— START PROVIDED INFORMATION —

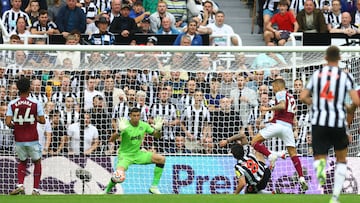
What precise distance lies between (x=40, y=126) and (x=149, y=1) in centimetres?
523

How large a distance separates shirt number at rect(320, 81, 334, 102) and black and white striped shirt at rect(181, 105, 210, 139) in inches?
228

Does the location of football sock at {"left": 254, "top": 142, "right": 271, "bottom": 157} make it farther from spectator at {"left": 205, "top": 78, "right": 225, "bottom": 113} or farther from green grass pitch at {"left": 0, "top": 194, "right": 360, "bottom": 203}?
green grass pitch at {"left": 0, "top": 194, "right": 360, "bottom": 203}

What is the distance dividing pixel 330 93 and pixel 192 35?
8543 millimetres

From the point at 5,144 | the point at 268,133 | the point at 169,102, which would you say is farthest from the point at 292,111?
the point at 5,144

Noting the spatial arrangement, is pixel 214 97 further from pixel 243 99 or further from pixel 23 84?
pixel 23 84

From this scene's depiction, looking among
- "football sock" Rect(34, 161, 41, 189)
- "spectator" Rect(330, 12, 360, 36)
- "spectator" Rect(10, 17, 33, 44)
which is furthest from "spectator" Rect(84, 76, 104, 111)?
"spectator" Rect(330, 12, 360, 36)

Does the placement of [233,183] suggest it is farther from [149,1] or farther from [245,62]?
[149,1]

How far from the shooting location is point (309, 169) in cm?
2002

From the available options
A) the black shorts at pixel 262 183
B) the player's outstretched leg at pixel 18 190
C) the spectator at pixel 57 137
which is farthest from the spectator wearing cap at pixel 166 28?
the player's outstretched leg at pixel 18 190

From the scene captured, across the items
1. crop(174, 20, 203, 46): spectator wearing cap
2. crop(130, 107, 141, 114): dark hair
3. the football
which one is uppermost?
crop(174, 20, 203, 46): spectator wearing cap

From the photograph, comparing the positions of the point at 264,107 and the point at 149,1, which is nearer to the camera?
the point at 264,107

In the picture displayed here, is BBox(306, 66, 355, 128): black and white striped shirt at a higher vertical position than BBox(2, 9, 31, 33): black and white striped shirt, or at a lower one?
lower

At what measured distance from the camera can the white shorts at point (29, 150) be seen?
18406 millimetres

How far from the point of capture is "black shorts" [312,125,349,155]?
14125 millimetres
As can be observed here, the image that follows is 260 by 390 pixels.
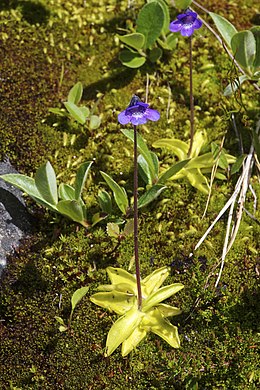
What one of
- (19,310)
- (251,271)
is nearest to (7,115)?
(19,310)

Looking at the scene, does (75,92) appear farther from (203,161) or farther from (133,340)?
(133,340)

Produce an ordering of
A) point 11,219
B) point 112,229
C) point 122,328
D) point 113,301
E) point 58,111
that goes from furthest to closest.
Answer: point 58,111
point 11,219
point 112,229
point 113,301
point 122,328

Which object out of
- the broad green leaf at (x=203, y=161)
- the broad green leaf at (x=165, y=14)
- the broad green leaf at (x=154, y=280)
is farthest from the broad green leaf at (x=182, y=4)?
the broad green leaf at (x=154, y=280)

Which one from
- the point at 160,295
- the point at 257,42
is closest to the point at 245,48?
the point at 257,42

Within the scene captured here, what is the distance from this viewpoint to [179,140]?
3299 millimetres

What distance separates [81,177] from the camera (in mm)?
3023

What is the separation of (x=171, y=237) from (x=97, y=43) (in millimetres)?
1423

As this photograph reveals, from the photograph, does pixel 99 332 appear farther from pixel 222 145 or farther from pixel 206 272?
pixel 222 145

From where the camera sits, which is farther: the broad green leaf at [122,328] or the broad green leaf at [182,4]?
the broad green leaf at [182,4]

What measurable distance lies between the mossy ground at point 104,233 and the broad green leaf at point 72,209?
0.32 ft

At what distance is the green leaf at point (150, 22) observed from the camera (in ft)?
11.3

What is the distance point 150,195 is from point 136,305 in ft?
1.82

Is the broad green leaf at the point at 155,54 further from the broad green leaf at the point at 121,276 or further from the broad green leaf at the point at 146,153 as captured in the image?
the broad green leaf at the point at 121,276

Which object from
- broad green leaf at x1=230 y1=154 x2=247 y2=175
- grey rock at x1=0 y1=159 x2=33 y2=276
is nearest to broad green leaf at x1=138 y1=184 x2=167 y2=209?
broad green leaf at x1=230 y1=154 x2=247 y2=175
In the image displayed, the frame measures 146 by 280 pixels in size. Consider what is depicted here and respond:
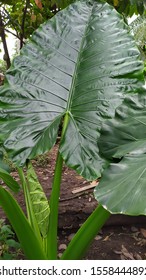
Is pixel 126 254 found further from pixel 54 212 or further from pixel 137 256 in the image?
pixel 54 212

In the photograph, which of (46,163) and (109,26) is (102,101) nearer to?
(109,26)

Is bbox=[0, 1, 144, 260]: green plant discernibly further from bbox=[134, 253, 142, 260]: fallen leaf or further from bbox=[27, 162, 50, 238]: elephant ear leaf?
bbox=[134, 253, 142, 260]: fallen leaf

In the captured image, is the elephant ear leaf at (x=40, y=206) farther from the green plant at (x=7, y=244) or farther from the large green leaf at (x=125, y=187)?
the green plant at (x=7, y=244)

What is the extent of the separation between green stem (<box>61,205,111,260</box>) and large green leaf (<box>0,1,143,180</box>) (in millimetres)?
151

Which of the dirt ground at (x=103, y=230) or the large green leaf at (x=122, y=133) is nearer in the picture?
the large green leaf at (x=122, y=133)

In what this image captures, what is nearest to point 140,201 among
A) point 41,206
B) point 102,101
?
point 41,206

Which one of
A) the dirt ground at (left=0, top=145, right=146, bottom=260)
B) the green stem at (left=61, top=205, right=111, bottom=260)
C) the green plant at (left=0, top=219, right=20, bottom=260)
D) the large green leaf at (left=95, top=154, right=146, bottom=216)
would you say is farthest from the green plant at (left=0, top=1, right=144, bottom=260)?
the dirt ground at (left=0, top=145, right=146, bottom=260)

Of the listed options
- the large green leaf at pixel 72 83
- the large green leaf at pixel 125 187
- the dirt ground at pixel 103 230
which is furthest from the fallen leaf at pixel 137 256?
the large green leaf at pixel 125 187

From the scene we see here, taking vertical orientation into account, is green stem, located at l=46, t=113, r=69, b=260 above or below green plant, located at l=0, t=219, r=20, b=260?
above

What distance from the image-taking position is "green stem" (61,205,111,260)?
105 centimetres

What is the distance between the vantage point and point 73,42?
4.60ft

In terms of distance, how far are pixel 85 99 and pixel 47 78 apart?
203 mm

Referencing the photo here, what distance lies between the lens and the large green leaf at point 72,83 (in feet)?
3.65

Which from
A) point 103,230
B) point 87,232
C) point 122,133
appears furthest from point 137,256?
point 122,133
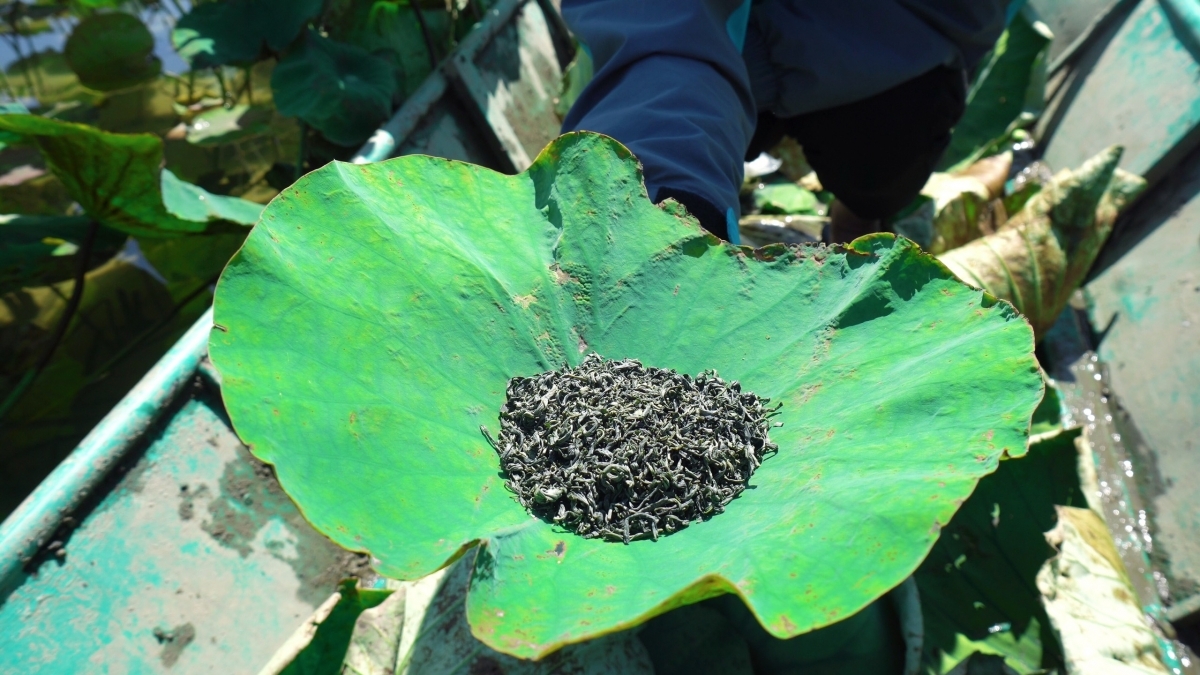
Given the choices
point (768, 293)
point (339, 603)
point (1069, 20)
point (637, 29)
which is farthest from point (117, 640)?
point (1069, 20)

— END PROVIDED INFORMATION —

### WORK TO DO
Starting at the beginning of the records and ending with the line that contains "8543 millimetres", format each line as a numbered list, leaving out blank lines and pictures.

### IN RESPONSE
1. What precise distance lies between (x=40, y=126) and (x=149, y=1) in centimetres?
2. 523
3. How large a distance separates shirt number at rect(320, 81, 334, 102) and black and white striped shirt at rect(181, 105, 210, 139) in inches?
4. 228
5. Does the location of football sock at {"left": 254, "top": 142, "right": 271, "bottom": 157} make it farther from spectator at {"left": 205, "top": 78, "right": 225, "bottom": 113} or farther from green grass pitch at {"left": 0, "top": 194, "right": 360, "bottom": 203}?
6. green grass pitch at {"left": 0, "top": 194, "right": 360, "bottom": 203}
7. What is the distance dividing pixel 330 93 and pixel 192 35?
8. 8543 millimetres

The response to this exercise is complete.